The premises would serve to inform a new campaign for a post-boycott region. By engaging allies and volunteers in Arab and non-Arab capitals, the campaign would undertake the following:
- Conduct Arab media outreach: Within the Middle East and North Africa, launch a communications campaign involving TV documentaries, panels, and publications that explain the human and economic toll of the boycott on Arabs generally. A vibrant digital platform will meanwhile build on this attention to directly engage a growing following.

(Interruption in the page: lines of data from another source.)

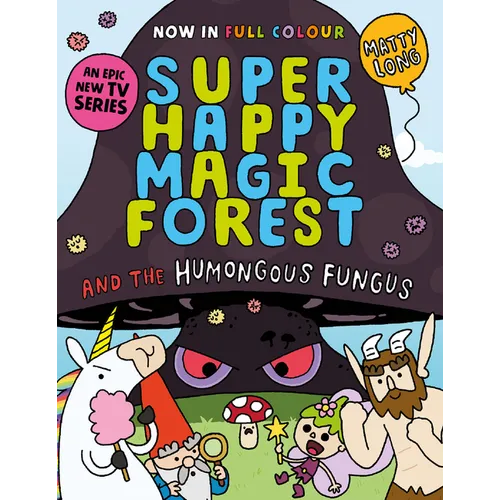 Super Happy Magic Forest and the Humungous Fungus: Volume 1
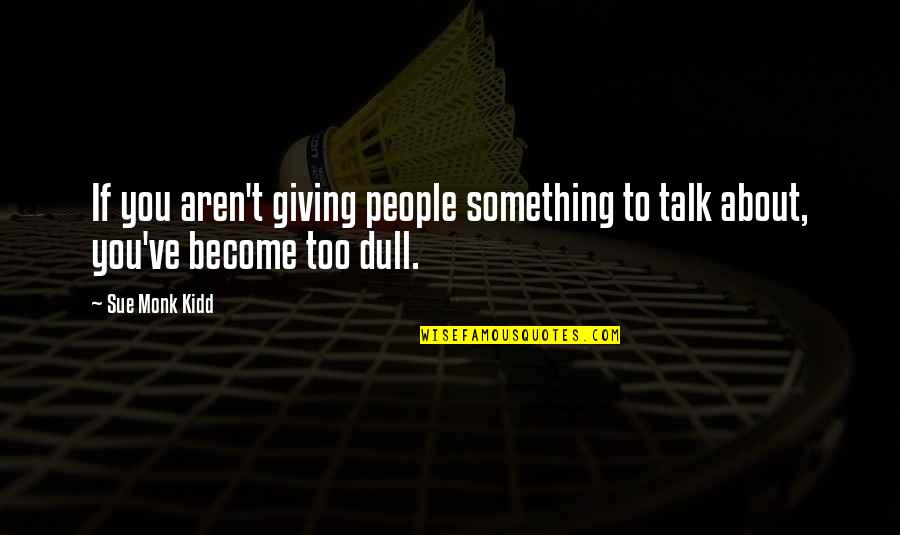 Indifferent To Suffering Quotes By Sue Monk Kidd: If you aren't giving people something to talk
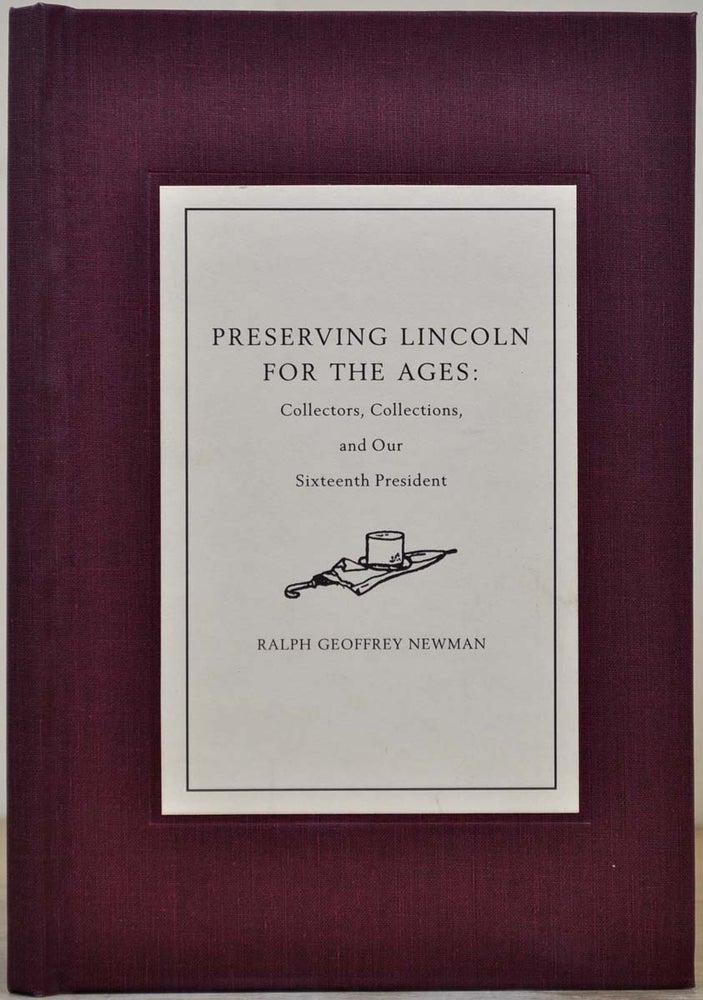 Item #017693 PRESERVING LINCOLN FOR THE AGES: Collectors, Collections, and Our Sixteenth President. Limited edition signed by Ralph G. Newman. Ralph Geoffrey Newman.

- Conduct Western media outreach: At the same time, convey a special message to international audiences: While BDS activists strive to move the region backward toward segregation, a rising tide of progressive Arab youth want to move forward toward integration. Inform these publics that the struggle against the boycott is an Arab cause first and foremost—and its success is a necessary condition for Arab human development.
- Model a post-boycott region: Drawing inspiration from the peaceful civil rights campaigns against segregation in the mid-twentieth century American South, organize public activities that actually breach the boycott. These would include, for example, Arab and Israeli academic exchange in their respective universities’ conferences; cultural collaborations, such as joint Arab-Israeli film productions; and bold new private sector partnerships, occurring in the light of day.
- Challenge segregationist laws: In several Arab countries, draconian legislation prescribes years in prison for merely meeting an Israeli citizen, and countless professional guilds maintain bylaws to ostracize any members who do the same. Meanwhile, in some Western countries, BDS elements have attempted to use the democratic process to force governments and businesses to comply with the boycott, in some cases as a matter of criminal law as well. In response, organize a multi-pronged project of testimony and advocacy for integration—in Arab and Western legislatures, professional guilds, and the halls of decision-making, sector by sector.
- Pursue teachable moments at public assemblies: Though BDS demonstrators advocate an agenda harmful to Arab interests, the presence of some Arabs among them creates the false impression that it is a “pro-Arab” movement. We must challenge this distortion by making our own voices heard, and expressing the simple and obvious truth that Arabs are the boycott’s first—and only—victims.